- SHORT PROBLEM
Arrange the entries below as a two-column CSV with the header row input,output. Give one row per entry, with its text and its answer each in a single quoted field and any line breaks replaced by spaces.

- DATA TO USE

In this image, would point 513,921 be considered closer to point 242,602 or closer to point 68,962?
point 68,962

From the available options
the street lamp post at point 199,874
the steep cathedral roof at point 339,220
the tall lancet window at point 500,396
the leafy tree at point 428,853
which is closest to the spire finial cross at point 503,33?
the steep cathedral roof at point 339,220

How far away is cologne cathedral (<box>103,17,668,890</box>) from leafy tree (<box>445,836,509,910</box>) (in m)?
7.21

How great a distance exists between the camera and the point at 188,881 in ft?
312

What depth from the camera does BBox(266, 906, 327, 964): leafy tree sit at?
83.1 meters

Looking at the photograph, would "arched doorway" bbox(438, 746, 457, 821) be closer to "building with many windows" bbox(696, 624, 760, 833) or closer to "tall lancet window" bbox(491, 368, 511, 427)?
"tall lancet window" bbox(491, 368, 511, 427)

- RESULT BELOW
input,output
"In this image, would point 513,921 be considered closer to point 242,602 or closer to point 68,962?","point 68,962"
"From the available options the street lamp post at point 199,874 the steep cathedral roof at point 339,220 the tall lancet window at point 500,396 the leafy tree at point 428,853 which is closest to the spire finial cross at point 503,33?","the steep cathedral roof at point 339,220"
"How far away is cologne cathedral (<box>103,17,668,890</box>) from leafy tree (<box>445,836,509,910</box>) (in m)?","7.21"
"How great a distance exists between the camera and the point at 188,881 in ft?","312"
"What depth from the camera does BBox(266, 906, 327, 964): leafy tree sit at?","83.1 meters"
"Looking at the photograph, would ""arched doorway"" bbox(438, 746, 457, 821) be closer to ""building with many windows"" bbox(696, 624, 760, 833) or closer to ""tall lancet window"" bbox(491, 368, 511, 427)?","""tall lancet window"" bbox(491, 368, 511, 427)"